Q: When will DHCS release additional guidance (specific timelines and processes) related to the Community Reinvestment program and Appendix B submission requirements? 

A: DHCS will issue additional guidance and documentation on the Community Reinvestment program and submission requirements, however a specific release date has not yet been established. Updates will be communicated to MCPs once available. ​

Q: What are the immediate ​​deliverables for MCPs under the Community Reinvestment requirement? 

A: At this time, MCPs should have already updated th​​eir Policies and Procedures (P&P) to reflect Community Reinvestment requirements, as required within 90 days of the policy release. The next deliverable required will be the initial Community Reinvestment Plan based on Calendar Year (CY) 2024 net income. This deliverable will be due in early Q3 2026. DHCS will provide additional information on this submission process by Q2 2026.   

Q: Regarding the initial Community Reinvestment plan, can you confirm whethe​​r MCPs should submit a two-year plan for 2025–2026 a​nd align with the​​ three-year cycles going forward, or if the first cycle will begin in 2027?

A: MCPs are not required to submit a Community Reinvestment Plan for the 2025-2026 period. The first deliverable will be the Initial Community Reinvestment Plan due in Q3 2026, based on 2024 net income. This initial Commu​​​nity Reinvestment Plan will cover a three-year investment period from 2027-2029, which will be the start of the first cycle. DHCS will issue preliminary funding obligations annually in early Q2; for CY 2024, this will occur in early Q2 2026.  MCPs must submit updated Community Reinvestment Plans annually in Q3 to reflect how funds will be allocated to existing or new activities. 

Q: How will DHCS​​ provide technical assistance for Community R​​einvestment, and when will MCPs be able to ask questions? 

A: DHCS plans to provide guidance and support through an upcoming MCP-focused webinar, followed by an All-Comer webinar for all stakeholders. The FAQs will be periodically updated to answer addi​​tional questions. MCPs are encouraged to continue submitting specific questions to the MCP’s MCOD Contract Manager. DHCS will address these questions on a case-by-case basis.  

Community Reinvestmen​​t Planning 

Q:  What are the requirements for MCPs in the first year of operation in a given county? What are the requirements if the first year of operation is 2024 and the MCP has negative net income in CY 2025? 

A: An MCP in its first year of operation in a given county is subject to Community Reinvestment beginning the following year in that county. For example, an MCP in its first year of operation in a given county in CY 2024 will be subject to Community Reinvestment requirements based on the MCP’s CY 2025 net income and CY 2025 MCAS measure performance. If the MCP has negative net income in CY 2025 and there are no Qualifying Subcontractors with positive net income for CY 2025, the MCP is not required to submit a Community Reinvestment Plan in Q3 CY 2027 based on CY 2025 negative net income.    

Q: If an MCP had no net income in CY 2024 or is newly operating in a county and therefore becomes subject to Community Reinvestment requirements beginning in CY 2025, will it follow a full three-year investment cycle or a shortened (two-year) cycle? 
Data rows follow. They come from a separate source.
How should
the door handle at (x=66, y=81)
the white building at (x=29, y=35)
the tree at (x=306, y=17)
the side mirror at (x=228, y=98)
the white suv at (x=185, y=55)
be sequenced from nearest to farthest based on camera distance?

A: MCPs subject to Community Reinvestment requirements beginning in CY 2025 will have a shortened investment cycle and will submit a two-year or one-year Community Reinvestment Plan, as applicable, once positive net income is reported in a subsequent year within the investment period. This is consistent with the timeline established in Section VII of the APL. For example, if an MCP or a Qualifying Subcontractor has positive net income for CY 2026, they would receive their reinvestment obligation from DHCS in Q2 2028 and would be required to submit a one-year Community Reinvestment Plan in Q3 2028 for proposed investments exhausted by the end of CY 2029. 

Q: How can MCPs effectively identify funding opportunities for their Community Reinvestment Plan that aligns with funding obligations or impactful CHIP-related activities? 
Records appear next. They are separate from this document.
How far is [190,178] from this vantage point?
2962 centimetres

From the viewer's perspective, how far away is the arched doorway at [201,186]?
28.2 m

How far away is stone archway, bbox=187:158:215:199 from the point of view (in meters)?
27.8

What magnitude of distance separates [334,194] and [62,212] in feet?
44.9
AMCPs are expected to begin the Community Reinvestment planning process starting early CY 2025 by collecting data and soliciting stakeholder input on community needs. This includes engaging with Local Health Jurisdictions to gather information on the CHA and CHIP, and consulting with the MCP’s Community Advisory Committees (CACs) to solicit Community Reinvestment recommendations. MCPs have also been meaningfully participating in the CHA/CHIP process since 2024, which should provide an ongoing foundation for alignment. MCPs should already have identified priority areas and potential opportunities through this early planning and engagement, allowing MCPs to align funding with impactful community-identified needs. MCPs may identify grantee organizations through this process, and may also elicit suggestions from philanthropies funding locally. MCPs may find organizations including but not limited to umbrella philanthropy associations such as Philanthropy California, an alliance of SoCal Grantmakers, Northern California Grantmakers, and Catalyst of San Diego & Imperial Counites; community foundations (Community Foundation Locator | Community Foundation National Standards); or nonprofit research and information platforms like Candid or Charity Navigator to be helpful in identifying potential grantees, as are local knowledge and networks. (Note, DHCS has not assessed any of these grantee organizations and referral to these resources should not be interpreted as an endorsement of these entities.) 

Q: What should MCPs use to inform Community Reinvestment activities if a Local Health Jurisdiction (LHJ) does not have a current Community Health Assessment (CHA) or Community Health Improvement Plan (CHIP)? 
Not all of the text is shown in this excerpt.